Effects of IGF-I and glucose on protein and proteoglycan synthesis by human fetal mesangial cells in culture

Abnormalities in proteoglycan metabolism have been implicated in the pathogenesis of diabetic nephropathy. Whether hyperglycemia plays a direct role in these events is unknown. To evaluate the effects of high glucose concentrations and insulinlike growth factor I (IGF-I) on kidney proteoglycan and protein metabolism, we incubated quiescent, subconfluent human fetal mesangial cells for 24 h in serum-free media containing either physiological (5.6-mM) or elevated (25-mM) glucose concentrations with or without 1.3 x 10^-9 M IGF-I. In the presence of physiological glucose concentrations, IGF-I stimulated incorporation of [³H]leucine into protein and [³⁵S]sulfate or [³H]glucosamine into proteoglycans.
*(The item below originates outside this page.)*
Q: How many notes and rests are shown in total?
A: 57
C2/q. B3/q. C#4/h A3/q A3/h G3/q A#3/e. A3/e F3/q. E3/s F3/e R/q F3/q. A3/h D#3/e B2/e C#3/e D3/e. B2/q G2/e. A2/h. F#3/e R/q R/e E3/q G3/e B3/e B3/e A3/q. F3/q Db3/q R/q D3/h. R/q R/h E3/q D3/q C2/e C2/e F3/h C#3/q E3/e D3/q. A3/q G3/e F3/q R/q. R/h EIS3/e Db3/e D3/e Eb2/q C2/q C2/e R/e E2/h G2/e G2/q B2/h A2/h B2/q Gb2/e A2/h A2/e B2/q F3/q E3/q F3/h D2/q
High glucose concentrations significantly amplified IGF-I - mediated stimulation of protein synthesis but totally abolished IGF-I - induced proteoglycan synthesis. The hydrodynamic size and proportions of heparan-³⁵SO₄ and chondroitin/dermatan-³⁵SO₄ proteoglycans in all experimental media were the same. However, high glucose concentrations decreased the iduronic acid content of dermatan-³⁵SO₄. In separate experiments, quiescent cells were cultured for 7 days in media supplemented with 2% fetal calf serum. IGF-I had no effect on mesangial cell proliferation, but as cells reached confluence, high glucose concentrations significantly inhibited cell proliferation. This inhibition was not mimicked by isoosmolar concentrations of mannitol. After 7 days, uptake of radioactive precursors into proteoglycans and proteins over 24 h was similar under all culture conditions. However, IGF-I decreased the ratio of [³⁵S]sulfate to [³H]glucosamine in proteoglycans and their glycosaminoglycan side chains. This difference persisted in disaccharides derived by chondroitin ABC lyase digestion of dermatan-³⁵SO₄. A higher specific activity of [³H]glucosamine without a change in [³⁵S]sulfate uptake or proteoglycan structure indicated that IGF-I treatment of confluent mesangial cells altered the glucosamine pool size. Thus, in subconfluent human mesangial cells, high concentrations of glucose amplified IGF-I - stimulated protein synthesis but abrogated IGF-I - stimulated proteoglycan synthesis, resulting in a relatively proteoglycan-depleted state. This effect was not seen in cells that had been confluent for several days.